──────── EXCERPT PROVIDED ────────

Spray Equipment and Calibration (continued)

AE-73 (Revised), September 2004

Strainers

Aplugged nozzle is one of the most frustrating problems that applicators experience with sprayers. Properly selected and positioned strainers and screens will do much to prevent nozzle plugging and reduce nozzle wear.

Three types of strainers are commonly used on agricultural sprayers: tank-filler strainers, line strainers, and nozzle screens. Strainer numbers (e.g. 20-mesh, 50-mesh, or 100-mesh) indicate the number of openings per inch. Strainers with high numbers have smaller openings than strainers with low numbers.

Coarse basket strainers set in the tank-filler opening prevent debris from entering the tank as it is being filled. A 16- or 20-mesh tank-filler strainer will also restrain lumps of wettable powder until they are broken up, helping to give uniform mixing in the tank.

The line strainer is the most critical strainer of the sprayer (Figure 10). It usually has a screen size of 16 to 80 mesh, and it can be positioned between the tank and the pump, between the pump and the pressure regulator, or close to the boom, depending upon the type of pump used. Roller and other positive displacement pumps should have a line strainer (40- or 50-mesh) located ahead of the pump to remove material that would damage the pump. In contrast, the inlet of a centrifugal pump must not be restricted. A line strainer (usually 50-mesh) should be located on the pressure side of the pump to protect the spray and agitation nozzles. Be sure to clean this screen regularly.

Figure 10. Line filter. (9KB b&w illustration)

Self-cleaning line strainers are available for sprayers. However, these units require additional pump flow capacity to continually flush a portion of the fluid over the screen and carry trapped material back to the spray tank. Figure 11 shows a cut away of a self-cleaning strainer.

──────── SUPPLIED DATA ────────

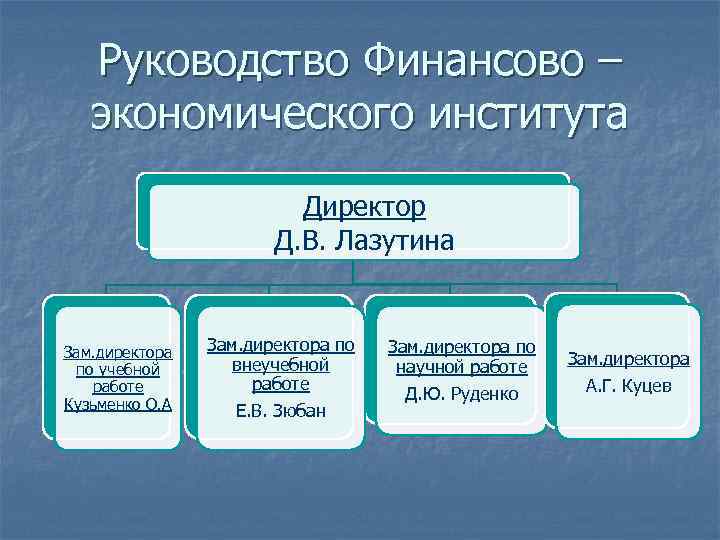 Руководство Финансово – экономического института

Директор
Д.В. Лазутина

Зам.директора по учебной работе Кузьменко О.А

Зам.директора по внеучебной работе
Е.В. Зюбан

Зам.директора по научной работе
Д.Ю. Руденко

Зам.директора
А.Г. Куцев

────────

**PROBLEM:** Reproduce the passage on sprayer strainers above in full, word for word.

**RESPONSE TO THIS EXERCISE:**
Spray Equipment and Calibration (continued)

AE-73 (Revised), September 2004

Strainers

Aplugged nozzle is one of the most frustrating problems that applicators experience with sprayers. Properly selected and positioned strainers and screens will do much to prevent nozzle plugging and reduce nozzle wear.

Three types of strainers are commonly used on agricultural sprayers: tank-filler strainers, line strainers, and nozzle screens. Strainer numbers (e.g. 20-mesh, 50-mesh, or 100-mesh) indicate the number of openings per inch. Strainers with high numbers have smaller openings than strainers with low numbers.

Coarse basket strainers set in the tank-filler opening prevent debris from entering the tank as it is being filled. A 16- or 20-mesh tank-filler strainer will also restrain lumps of wettable powder until they are broken up, helping to give uniform mixing in the tank.

The line strainer is the most critical strainer of the sprayer (Figure 10). It usually has a screen size of 16 to 80 mesh, and it can be positioned between the tank and the pump, between the pump and the pressure regulator, or close to the boom, depending upon the type of pump used. Roller and other positive displacement pumps should have a line strainer (40- or 50-mesh) located ahead of the pump to remove material that would damage the pump. In contrast, the inlet of a centrifugal pump must not be restricted. A line strainer (usually 50-mesh) should be located on the pressure side of the pump to protect the spray and agitation nozzles. Be sure to clean this screen regularly.

Figure 10. Line filter. (9KB b&w illustration)

Self-cleaning line strainers are available for sprayers. However, these units require additional pump flow capacity to continually flush a portion of the fluid over the screen and carry trapped material back to the spray tank. Figure 11 shows a cut away of a self-cleaning strainer.